History

Great Britain
- Name: Tom
- Owner: James Sawrey
- Launched: 1771, Britain
- Fate: Condemned 1794

General characteristics
- Tons burthen: pre-1780:100; post-1780: 160, or 163, or 170 (bm);
- Armament: 14 × 4-pounder guns (1783)

= Tom (1771 ship) =

Tom was launched in 1771 in Britain. Between 1778 and 1792 she was a West Indiaman, trading between Lancaster and Jamaica, St Lucia, and Grenada. New owners in 1792 sailed Tom as a slave ship in the triangular trade in enslaved people. She was condemned in 1794 at Barbados after having delivered the captives she had acquired in the Cameroons.

==Career==
Tom first appeared in Lloyd's Register (LR) in the volume for 1778.

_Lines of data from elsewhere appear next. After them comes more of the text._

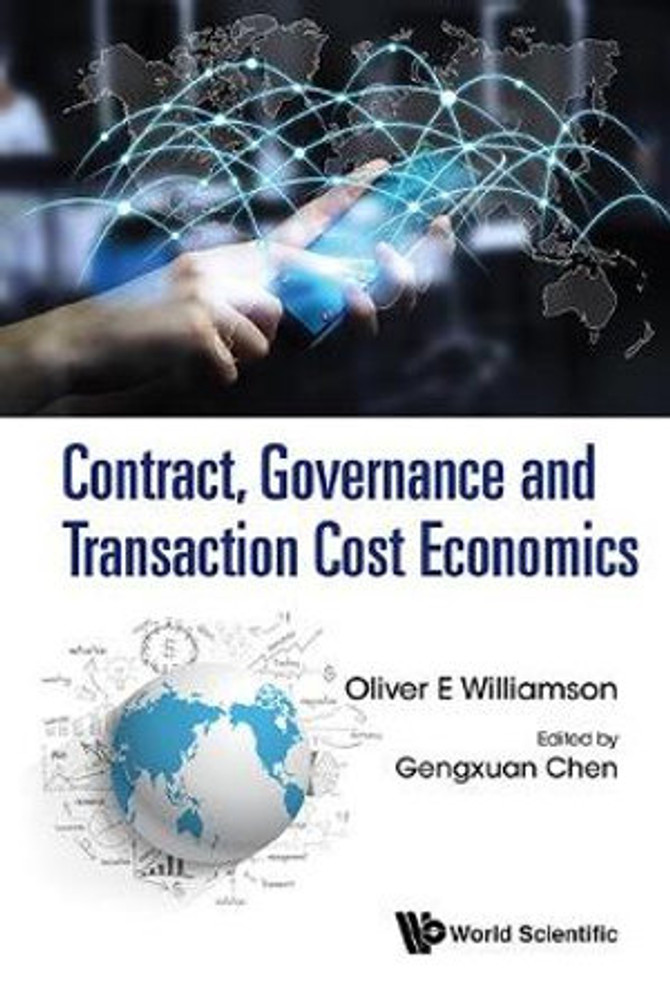 Contract, Governance and Transaction Cost Economics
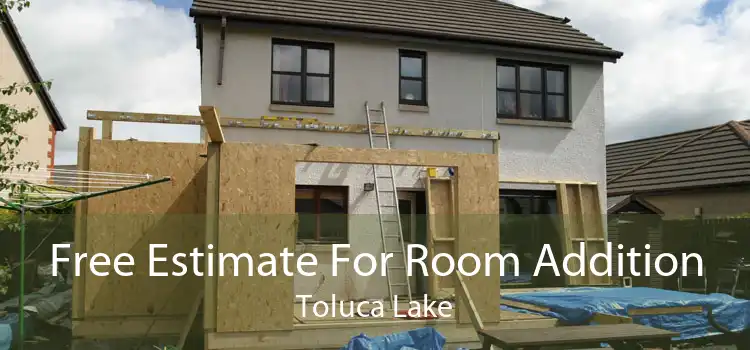 Free Estimate For Room Addition Toluca Lake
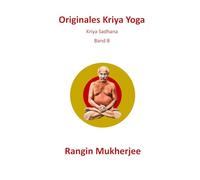 Originales Kriya Yoga: Kriya Sadhana - Band 8 (Deutsche Ausgabe) (Sri Mukherjee - ganze Serie (Deutsch))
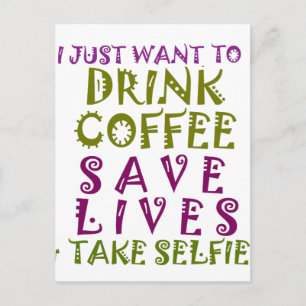 Postal Diseño de selfies Sip, Snap Repeat Chasing Caffein
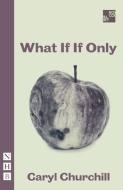 What If If Only (NHB Modern Plays) di Caryl Churchill edito da Nick Hern Books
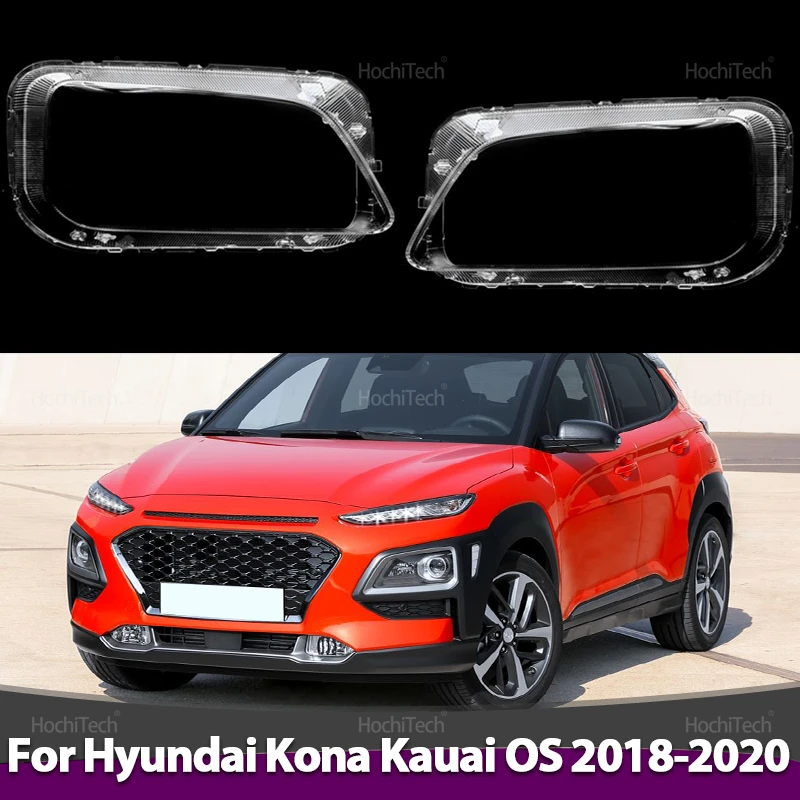 Car Front Headlight Lens Cover for Hyundai Kona Encino Kauai OS 2018-2020 Left or Right Clear Lamp Hood Transparent Lampshade
Car Front Headlight Lens Cover for Hyundai Kona Encino Kauai OS 2018-2020 Left or Right Clear Lamp Hood Transparent Lampshade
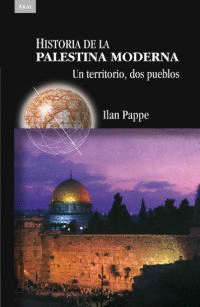 HISTORIA DE LA PALESTINA MODERNA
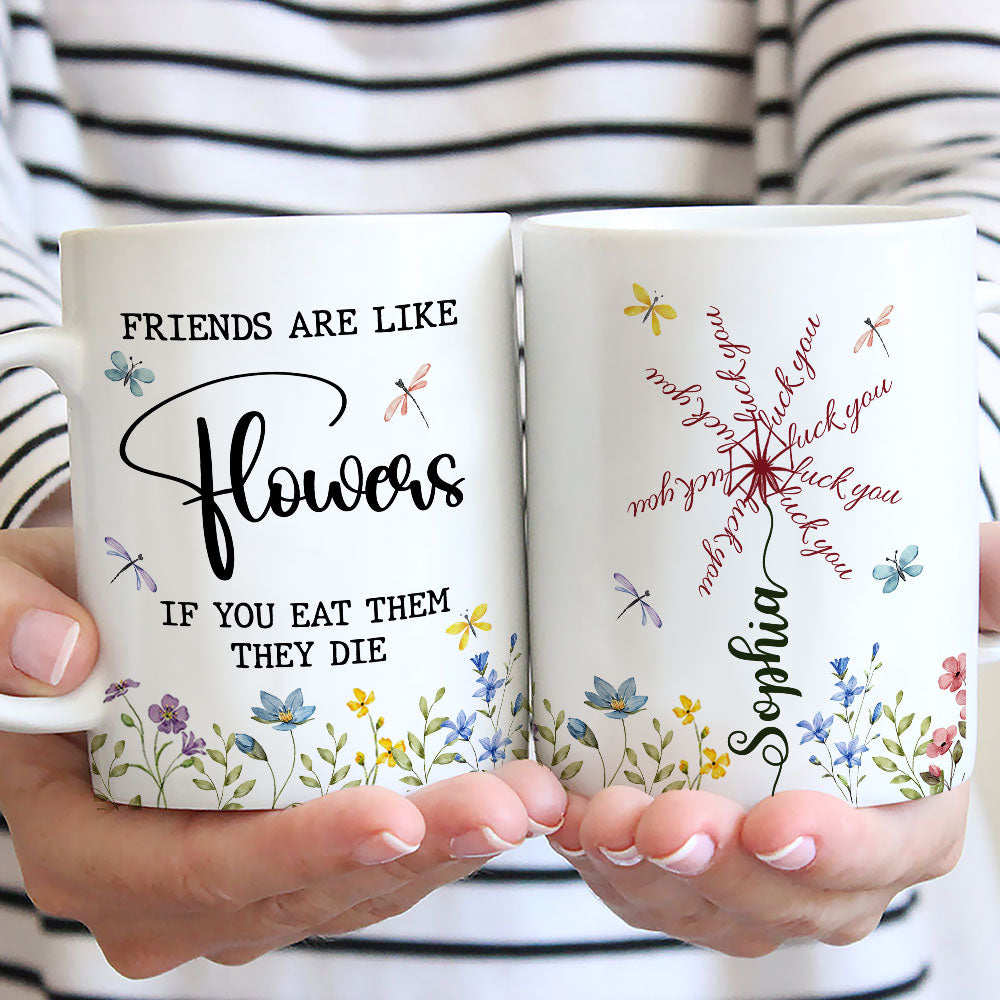 Friends Wilt If You Munch - Personalized Custom Coffee Mug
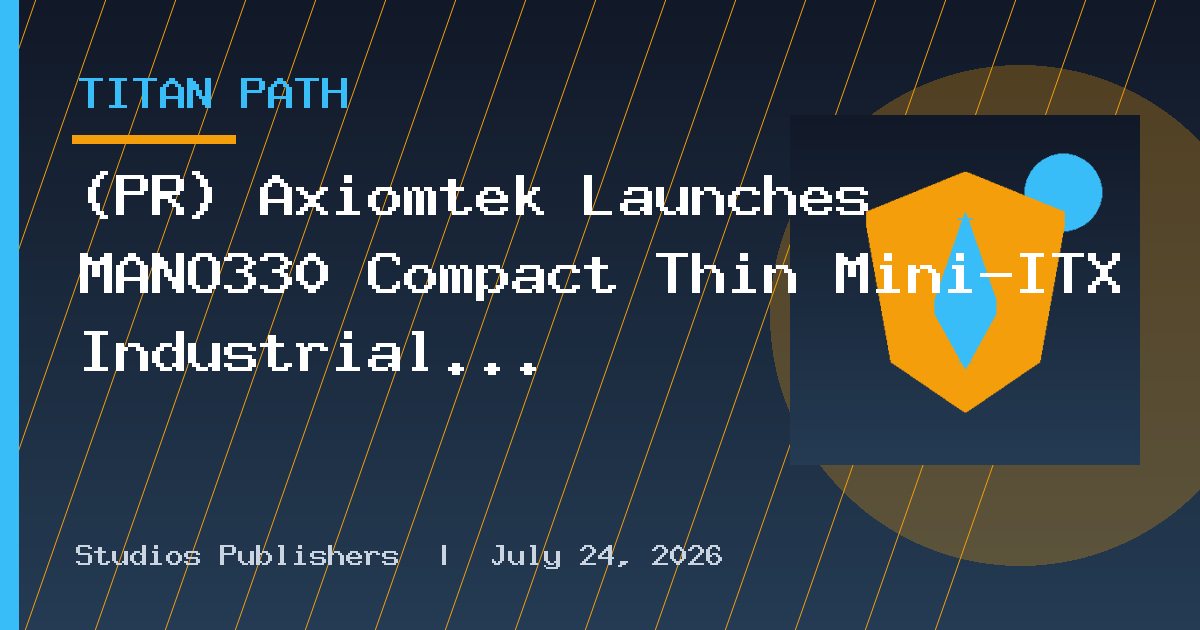 (PR) Axiomtek Launches MANO330 Compact Thin Mini-ITX Industrial Motherboard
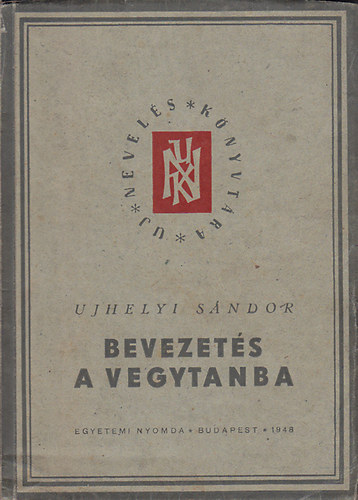 Ujhelyi Sndor - Bevezets a vegytanba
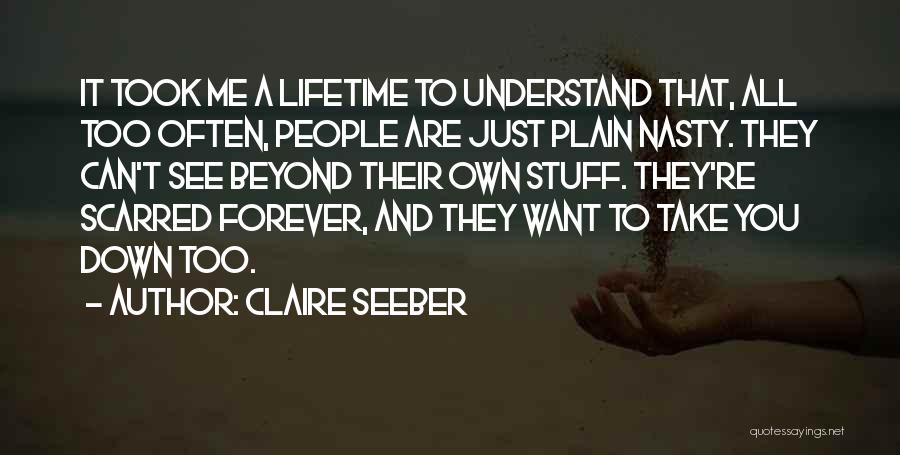 Claire Seeber Quotes: It Took Me A Lifetime To Understand That, All Too Often, People Are Just Plain Nasty. They Can't See Beyond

| Year | Master | Owner | Trade | Source & notes |
|---|---|---|---|---|
| 1778 | Warbrick | Rawlinson | Lancaster–Jamaica | LR |
| 1781 | Warbrick | Rawlinson | Lancaster–St Lucia | LR; lengthened and repaired 1780 |
| 1792 | Warbrick Ainsworth | Rawlinson Sawrey | Lancaster–Grenada Lancaster–Africa | LR; lengthened and repaired 1780, thorough repair 1785, & repairs 1792 |

James Sawrey owned at least two vessels, Tom, and . Captain Tobias Collins sailed Hope to West Africa in 1791–1792, with Ainsworth replacing him at some point, and Tom in 1792, replacing Ainsworth. LR for 1793 shows Ainsworth replacing Collins as master on Hope. The time and place of the exchange is an open question. Before Collins left on Hope, on 26 September 1791, James Savery had instructed him to sail on to the Cameroons to gather as much ivory and other dead cargo as he could find.

Captain Ainsworth sailed from Liverpool on 24 March 1792, bound for the Cameroons. Tom arrived at Barbados in November 1793 with 39 captives.

==Fate==
Tom was condemned at Barbados in 1794.